I'm no public library expert, but I'm pretty sure you can't start distributing copies of a book just because you got it from a public library. They have a license to distribute, you do not. The same way I can't just take a photo a stock photo company licensed to one website that is publicly accessible and use it in my website even though I never got the license from the stock photo company myself. In fact, with rare exceptions, all the third-party photos I use in this website are licensed under Creative Commons, which permits me to use them so long as I credit the author, just so I don't have to worry about infringing upon other people's rights.
Ironically, I don't think Meta could have used Creative Common-licensed books to train their LLM's even if they wanted, as almost all CC licenses require at minimum attribution, i.e. you MUST credit the author. If the LLM reproduces CC-licensed work without crediting the author, that's a clear violation of the license, and without a license, that's just copyright infringement.
Still, it's amusing that someone can dare make the legal argument that it's not illegal to pirate if you have no honor as a pirate. If you just download without seeding. Although there is no real "pirate law" against that, you would have to be a psychopath to approve of such behavior. At least I wouldn't trust a man who doesn't seed their torrents.
For the record, I do not believe piracy is a good thing. The convenience of piracy warps our perception of value. When everything is free, we're insensible to the cost to produce things. There are also opportunity costs: you see an AAA game with a price tag you would never pay for, and instead of just buying a cheaper indie game you can afford, you choose to pirate the expensive one. Although you didn't spend money, you will spend your time playing it. Consequently, the developer that makes games you can afford never gets any money, while the developer that makes games you can't afford gets all your attention. When you choose not to participate in the market, you miss your chance to shape it in your favor. While a single person pirating doesn't seem to do much, when everyone pirates just because they can, piracy can have a great negative impact on the future of an industry. So long as everyone uses Photoshop, everyone HAS to use Photoshop. It doesn't matter if you paid for it or not. I'm not telling you use GIMP, but maybe Krita, Photopea, or Affinity Photo would suffice your needs. Let's not be like Meta. Let's explore the alternatives instead of pirating stuff.

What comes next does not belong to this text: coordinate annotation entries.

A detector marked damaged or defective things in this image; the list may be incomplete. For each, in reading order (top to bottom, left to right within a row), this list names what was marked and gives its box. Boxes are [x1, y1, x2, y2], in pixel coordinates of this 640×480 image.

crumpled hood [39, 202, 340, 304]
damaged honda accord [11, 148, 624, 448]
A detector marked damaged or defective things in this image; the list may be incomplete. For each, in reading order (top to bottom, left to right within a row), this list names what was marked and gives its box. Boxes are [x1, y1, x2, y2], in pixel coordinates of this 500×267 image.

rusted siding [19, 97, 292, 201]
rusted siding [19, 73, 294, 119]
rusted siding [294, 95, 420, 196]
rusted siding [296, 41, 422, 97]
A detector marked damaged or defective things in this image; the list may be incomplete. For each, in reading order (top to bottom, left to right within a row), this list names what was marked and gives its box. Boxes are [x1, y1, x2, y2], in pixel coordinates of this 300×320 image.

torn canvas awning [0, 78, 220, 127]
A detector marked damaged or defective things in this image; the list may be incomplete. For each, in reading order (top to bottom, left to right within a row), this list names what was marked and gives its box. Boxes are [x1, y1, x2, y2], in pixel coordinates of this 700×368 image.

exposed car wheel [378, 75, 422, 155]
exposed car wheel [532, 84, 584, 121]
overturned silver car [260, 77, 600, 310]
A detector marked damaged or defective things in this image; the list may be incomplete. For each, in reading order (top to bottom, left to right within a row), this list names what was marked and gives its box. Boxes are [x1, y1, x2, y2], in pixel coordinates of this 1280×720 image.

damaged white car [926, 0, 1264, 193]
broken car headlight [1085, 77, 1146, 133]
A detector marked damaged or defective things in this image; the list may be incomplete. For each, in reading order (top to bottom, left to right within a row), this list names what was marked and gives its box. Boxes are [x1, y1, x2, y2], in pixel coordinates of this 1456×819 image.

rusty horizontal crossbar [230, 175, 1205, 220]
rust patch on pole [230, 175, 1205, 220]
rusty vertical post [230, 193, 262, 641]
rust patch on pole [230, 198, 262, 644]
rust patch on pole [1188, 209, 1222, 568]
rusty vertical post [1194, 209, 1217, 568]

It's worth noting that we don't call "pirating" the act of "seeding," we call "pirating" the act of "downloading." The reason why the distinction between seeding and downloading is important in this case is that that copyright law is about reproducing the work to other people, it isn't about consuming a work without paying for it first. In fact, I'm not entirely sure if there is a law for that, although I'm pretty sure watching a movie without paying for it in a theater will get you in legal trouble, so there probably exists some law about it. I'm not a lawyer, though, so I wouldn't know.